━━━━━ Extract to read

SIMS, J., dissenting.
*80 SIMS, Judge (dissenting).
The majority opinion correctly states the facts and likewise the law. Its error, in my judgment, is in applying these undisputed facts to a simple rule of law and then reaching an unsound and illogical conclusion. To me the error is so manifest that I cannot let it pass without registering the reasons for my inability to agree with my learned brethren.
I cannot state the law more clearly or more concisely than does the majority opinion. Nor can I make the facts stand up and cry out in any louder tones for the correct application of the rule than does the majority opinion. I will forego the strong temptation to repeat the rule and to restate the facts, which so convincingly show that in applying them to the rule the court should have submitted to the jury under an appropriate instruction the question of whether or not accused at the time of the killing was mentally unbalanced to the extent that he did not know the nature and quality of his act, or had not sufficient reason to know right from wrong.
As strange as it may seem in the face of the testimony, the majority of the court say there is not a shred of evidence in the record that at the time the offence was committed accused was without sufficient reason to know the nature and quality of his act, or had not sufficient reason to know right from wrong.
It is difficult to see how the majority could have overlooked the rule that proof of insanity of accused a reasonable length of time before or after the crime is competent evidence to submit to the jury to enable it to determine whether or not the same condition of mind existed at the time the crime was committed. I say this because their attention was called to Sharp v. Com., 308 Ky. 765, 215 S.W.2d 983, where the rule is plainly stated, as well as other authorities to the same effect. Unfortunately, the majority do not appear to understand that the question of whether or not accused was of unsound mind at the time of the killing was for the jury's determination under a proper instruction and not a question of law for this court to determine.

━━━━━━━━━━

* **Problem to work on**: Rewrite everything in the dissent from "The majority opinion correctly" down to "my learned brethren.", with "learned brethren" changed to "esteemed colleagues". Rely solely on the text above.

━━━━━ Supplied information

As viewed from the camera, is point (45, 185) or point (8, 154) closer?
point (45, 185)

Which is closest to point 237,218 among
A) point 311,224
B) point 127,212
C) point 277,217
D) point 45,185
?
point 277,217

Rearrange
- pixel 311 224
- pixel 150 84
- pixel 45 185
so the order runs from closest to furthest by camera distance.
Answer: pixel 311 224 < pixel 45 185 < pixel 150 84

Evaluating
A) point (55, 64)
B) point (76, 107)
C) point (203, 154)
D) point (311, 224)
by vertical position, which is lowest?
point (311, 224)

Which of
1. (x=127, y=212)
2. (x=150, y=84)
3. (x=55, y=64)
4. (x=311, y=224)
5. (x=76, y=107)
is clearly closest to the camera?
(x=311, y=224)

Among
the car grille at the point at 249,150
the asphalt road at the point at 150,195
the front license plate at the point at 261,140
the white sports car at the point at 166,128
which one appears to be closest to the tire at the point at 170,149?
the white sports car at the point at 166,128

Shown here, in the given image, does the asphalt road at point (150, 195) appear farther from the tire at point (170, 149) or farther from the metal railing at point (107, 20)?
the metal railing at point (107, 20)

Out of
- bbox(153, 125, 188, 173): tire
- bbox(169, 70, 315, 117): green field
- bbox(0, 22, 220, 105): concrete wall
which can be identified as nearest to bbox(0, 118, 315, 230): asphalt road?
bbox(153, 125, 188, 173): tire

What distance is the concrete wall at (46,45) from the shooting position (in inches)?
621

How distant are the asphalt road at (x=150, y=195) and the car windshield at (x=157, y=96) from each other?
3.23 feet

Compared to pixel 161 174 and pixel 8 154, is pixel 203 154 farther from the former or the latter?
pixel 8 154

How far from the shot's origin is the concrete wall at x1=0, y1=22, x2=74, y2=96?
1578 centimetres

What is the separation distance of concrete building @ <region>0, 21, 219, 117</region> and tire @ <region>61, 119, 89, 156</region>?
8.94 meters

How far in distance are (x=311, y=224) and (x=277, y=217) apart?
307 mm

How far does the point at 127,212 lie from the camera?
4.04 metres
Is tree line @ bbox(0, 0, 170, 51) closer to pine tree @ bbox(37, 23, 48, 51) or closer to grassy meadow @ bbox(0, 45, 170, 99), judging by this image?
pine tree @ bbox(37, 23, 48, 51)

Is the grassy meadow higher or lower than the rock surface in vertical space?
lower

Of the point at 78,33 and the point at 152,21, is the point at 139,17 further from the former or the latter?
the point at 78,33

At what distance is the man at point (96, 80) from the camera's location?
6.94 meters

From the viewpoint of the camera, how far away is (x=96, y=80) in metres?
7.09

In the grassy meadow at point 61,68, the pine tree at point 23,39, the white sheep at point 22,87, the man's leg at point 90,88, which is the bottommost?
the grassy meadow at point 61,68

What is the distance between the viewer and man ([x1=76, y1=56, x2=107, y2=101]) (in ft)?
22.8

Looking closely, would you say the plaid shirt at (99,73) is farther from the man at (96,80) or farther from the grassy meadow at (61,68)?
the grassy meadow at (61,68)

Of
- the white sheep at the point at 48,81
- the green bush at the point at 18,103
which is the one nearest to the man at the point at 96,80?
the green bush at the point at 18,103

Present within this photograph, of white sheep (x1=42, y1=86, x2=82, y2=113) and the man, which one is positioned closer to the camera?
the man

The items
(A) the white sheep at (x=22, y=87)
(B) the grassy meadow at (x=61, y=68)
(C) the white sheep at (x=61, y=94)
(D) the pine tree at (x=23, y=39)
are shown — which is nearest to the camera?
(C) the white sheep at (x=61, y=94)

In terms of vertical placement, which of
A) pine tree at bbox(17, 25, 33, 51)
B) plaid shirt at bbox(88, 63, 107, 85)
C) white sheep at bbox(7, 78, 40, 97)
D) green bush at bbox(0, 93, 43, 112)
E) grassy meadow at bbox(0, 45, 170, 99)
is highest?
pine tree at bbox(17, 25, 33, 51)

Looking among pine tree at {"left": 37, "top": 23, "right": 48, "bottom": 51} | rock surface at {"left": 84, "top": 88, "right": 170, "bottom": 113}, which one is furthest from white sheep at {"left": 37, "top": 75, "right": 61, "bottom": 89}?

━━━━━━━━━━

* **Response box**:
The majority opinion correctly states the facts and likewise the law. Its error, in my judgment, is in applying these undisputed facts to a simple rule of law and then reaching an unsound and illogical conclusion. To me the error is so manifest that I cannot let it pass without registering the reasons for my inability to agree with my esteemed colleagues.